Pour over the biscuits, mix well- cool the pulp and roll into balls.
*It is important to explain to children the importance of cleaning your hands before starting work.
*Working with a schnitzel rolling pin/hammer will allow us to work and strengthen a shoulder belt.
*Shapes can be worked on as you prepare – the biscuit is a rectangle, the ball is round, etc.
*It is advisable to let children feel all the materials before dissolving and consolidation, you can also taste to enrich the experience and link any raw material to reality.
*During the whole process it is important to constantly transcribe to children what we do.
Recipe for homemade artiches
So the days pass for them and here comes spring. It's getting cosy outside and it's already an excuse to move on to delicious frozen things that don't require a lot of preparation time (yes require waiting..), There is not much need for groceries and the children can be full partners in the process.
Fruits according to the chosen flavor
Orange/milk/sweet cream juice can be combined to enrich the popsicle for ice cream
A mold for making popsicles (if not, allow in a disposable cup and fill up to the desired size)
Sticks (if you can't cut a drinking straw)
1.Let children squeeze citrus fruits – orange, clementine- pour into a mold and freeze
Grind strawberries+bananas in the blender (you can combine any fruit you like melon/date/orange, etc.)
Add a little liquid – orange juice/milk/heavy cream
Transfer to a mold, add sticks and freeze.
1. It is important to share with the children the importance of washing the fruits and do so together. In this way, the children are exposed to the different textures, the size of the fruits, can smell any fruit that is used.
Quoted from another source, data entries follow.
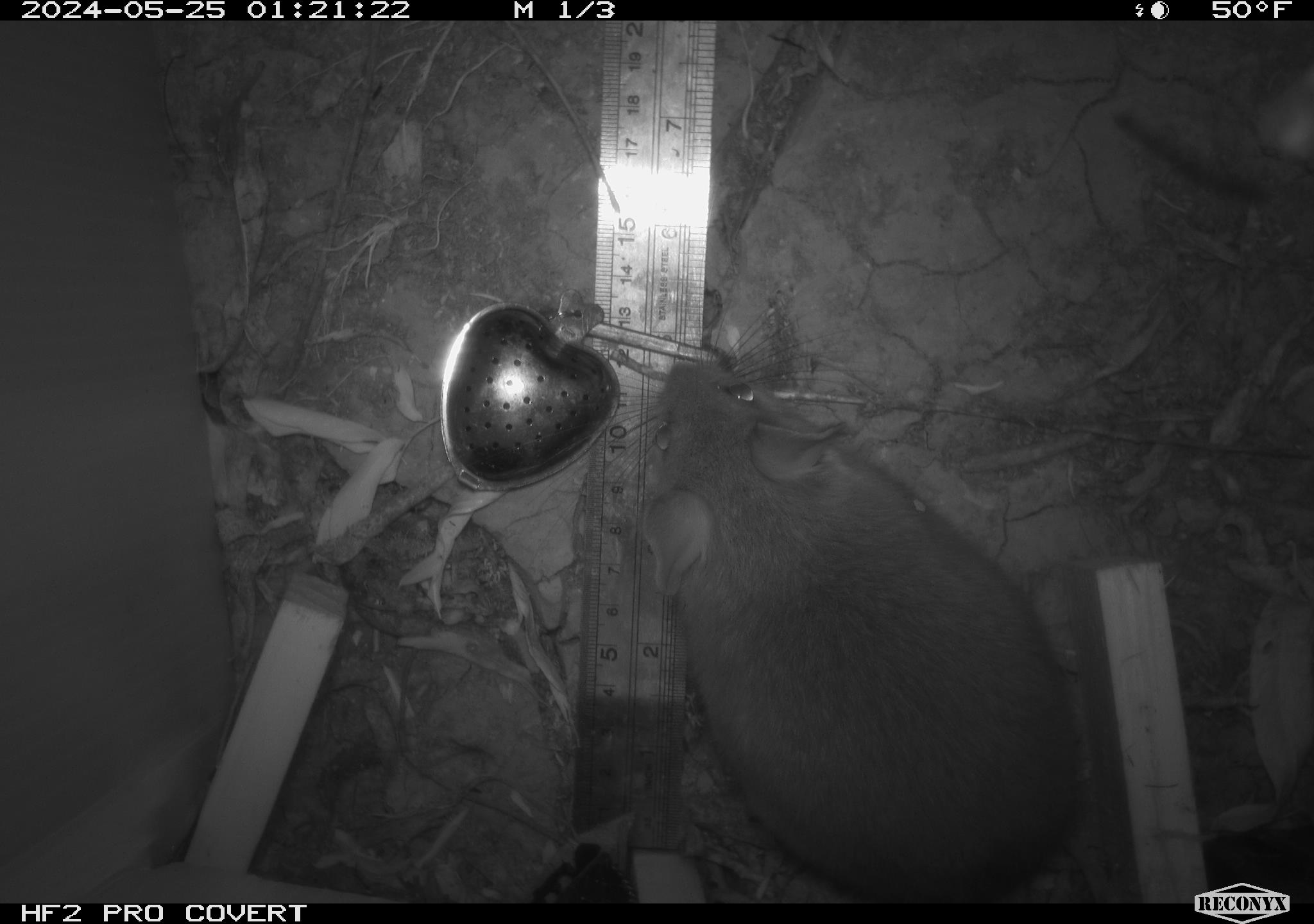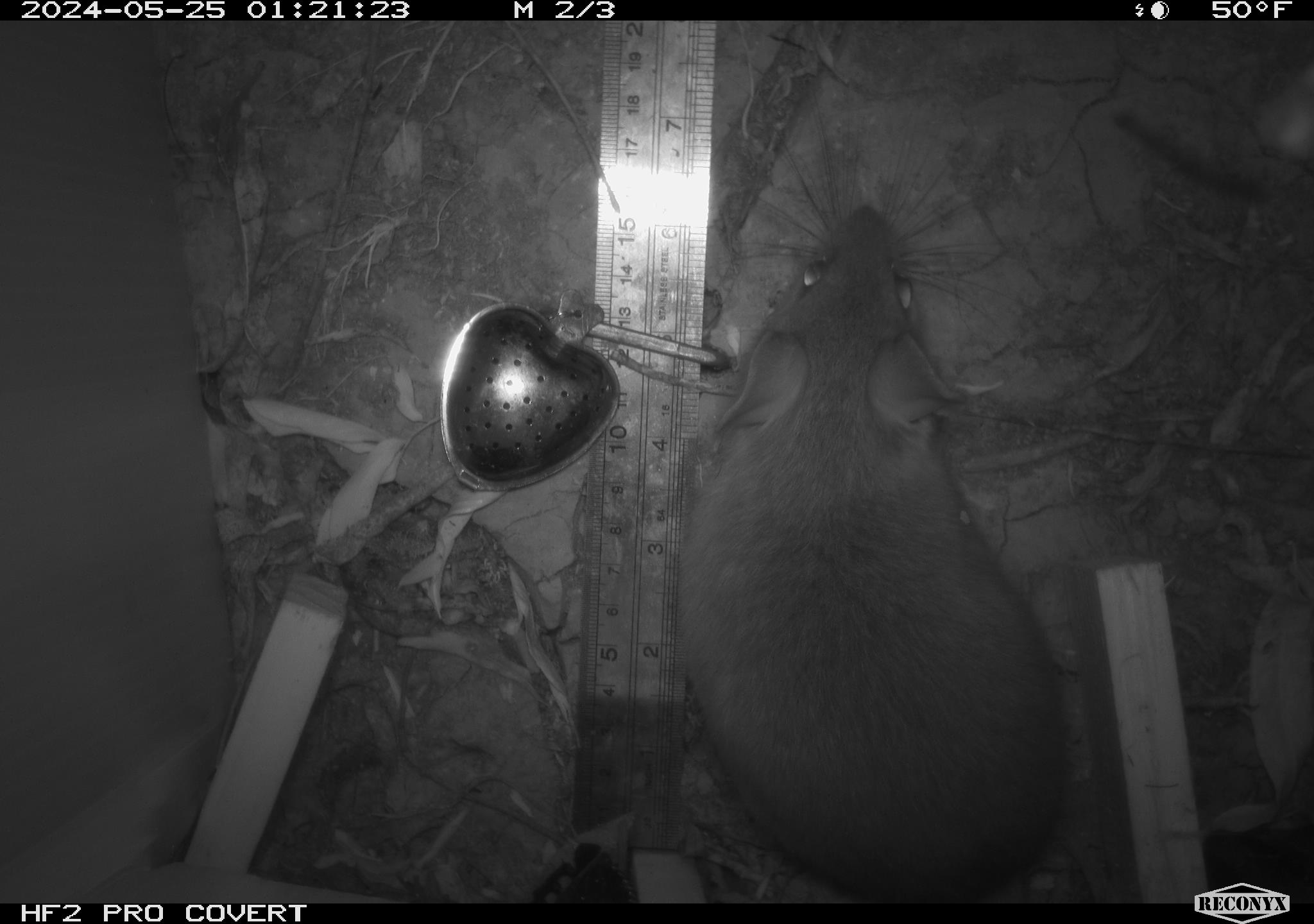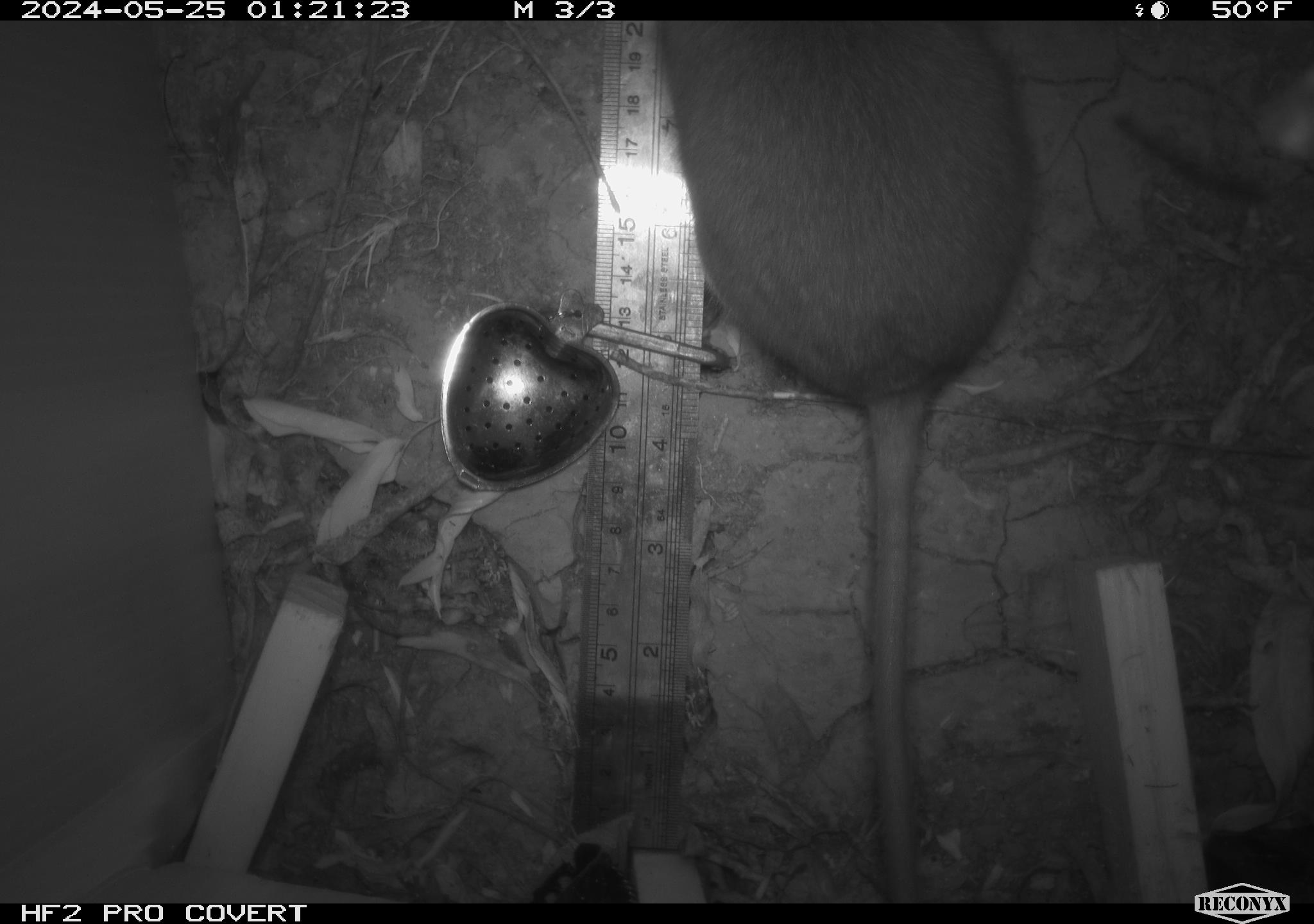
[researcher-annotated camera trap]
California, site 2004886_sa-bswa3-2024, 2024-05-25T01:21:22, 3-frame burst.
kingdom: Animalia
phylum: Chordata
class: Mammalia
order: Rodentia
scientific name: Rodentia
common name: woodrat or rat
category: woodrat or rat species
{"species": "woodrat or rat species (woodrat or rat) (Rodentia)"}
2. Working with a juicer requires applying force and works on strengthening the shoulder belt and activating the palm. It is important to constantly transcribe to children what to do – on the whole fruit, cutting and what happens to it after squeezing. (It is a good idea to feel the squeezed orange together).)
Option 3: Lymona
Cook half a cup of sugar over a glass of water and reserve in the fridge.
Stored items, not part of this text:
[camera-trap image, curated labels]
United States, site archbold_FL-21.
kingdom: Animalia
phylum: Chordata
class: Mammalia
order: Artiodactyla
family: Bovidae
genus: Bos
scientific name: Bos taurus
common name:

Grind in a mint blender, squeeze 2 lemons and add water. Sweeten to taste with the sugar water we have prepared.
Transfer to molds, put a stick and freeze.
Ingredients:orange, cup (preferably transparent), knife, plank, juicer
- Before we begin, we will prepare a clean (and no distraction) area at the kitchen table so that the child sits focused.
- Put an entire orange on a plate (preferably white so that the orange can clearly be seen) and explore the orange together – its round shape, its coarse peel, the weight, the smell when you scrape the peel, the taste is bitter, and ask together "Where is the juice?"
- Take the plank and knife and with mediation on the child's hand (or if your child is not ready, you can take this step yourself) and slowly cut the orange in the center.
- This is a great opportunity for exploration – to discuss and investigate the wetness of the center versus the dry shell, use your fingers to find and remove the nuclei (if age/ability is appropriate)
- With your hand on your child's hand, we'll squeeze the orange together on the juicer.
- Talk about how to press hard, how to turn the orange on the juicer, etc.
- Then take the top of the juicer to show your child the juice he was squeezing
- With your hand by your children, pour the juice into a glass.
- Let him feel wet and a little sticky.
- Talk about its pleasant, sweet color and smell
- At last….. Drink and we'll have a drink! (And of course discuss how delicious it is, sweet, cold, etc.)
- Last but not least, let your child help you take unrealous tools to the sink. Let them help clean the table.